# [What is being asked]
Repeat exactly the lines beginning at the one that contains "Plate of homemade" and running to the end of the material. Omit the pictures.

# [Provided data]

== == ==

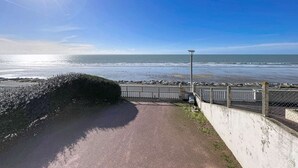 Un chemin pavé mène à une plage, bordée d’une clôture en métal et d’un lampadaire.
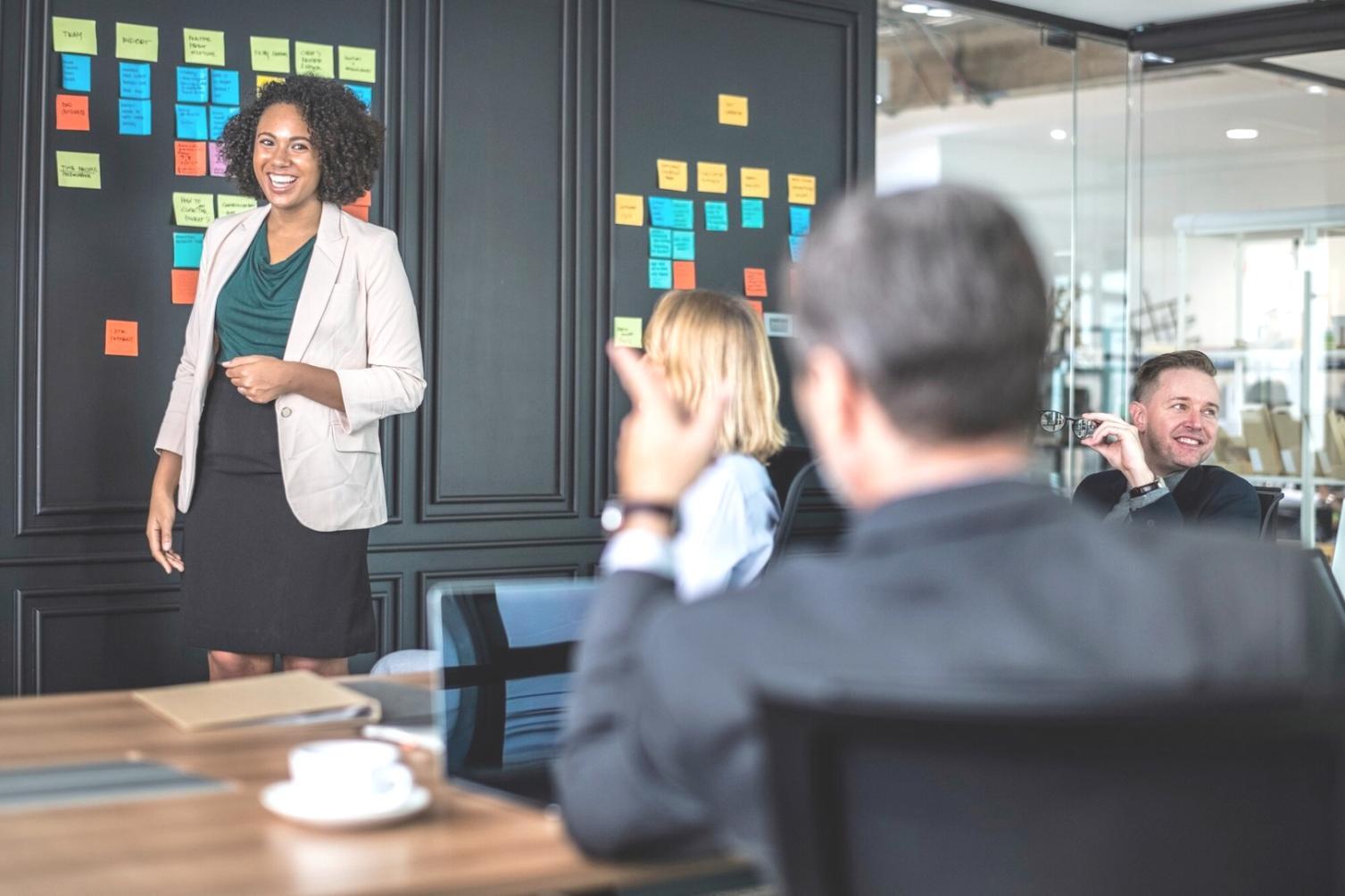 Professional budget planning session with charts and documents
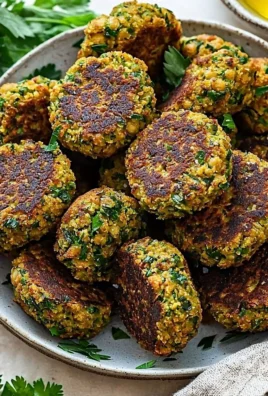 Plate of homemade easy falafel served with dipping sauce and salad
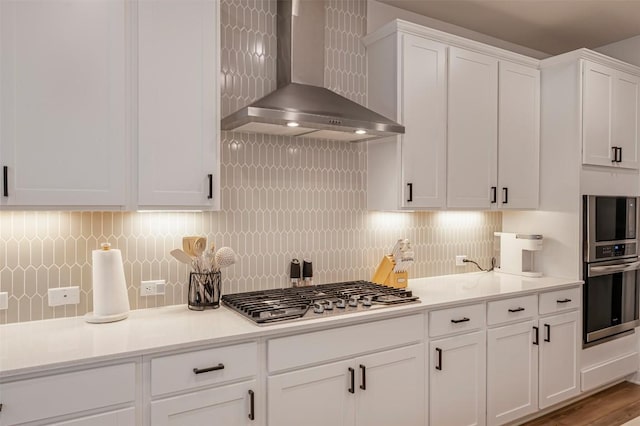 kitchen with wall chimney range hood, stainless steel appliances, white cabinetry, and light countertops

== == ==

# [Response box]
 Plate of homemade easy falafel served with dipping sauce and salad
 kitchen with wall chimney range hood, stainless steel appliances, white cabinetry, and light countertops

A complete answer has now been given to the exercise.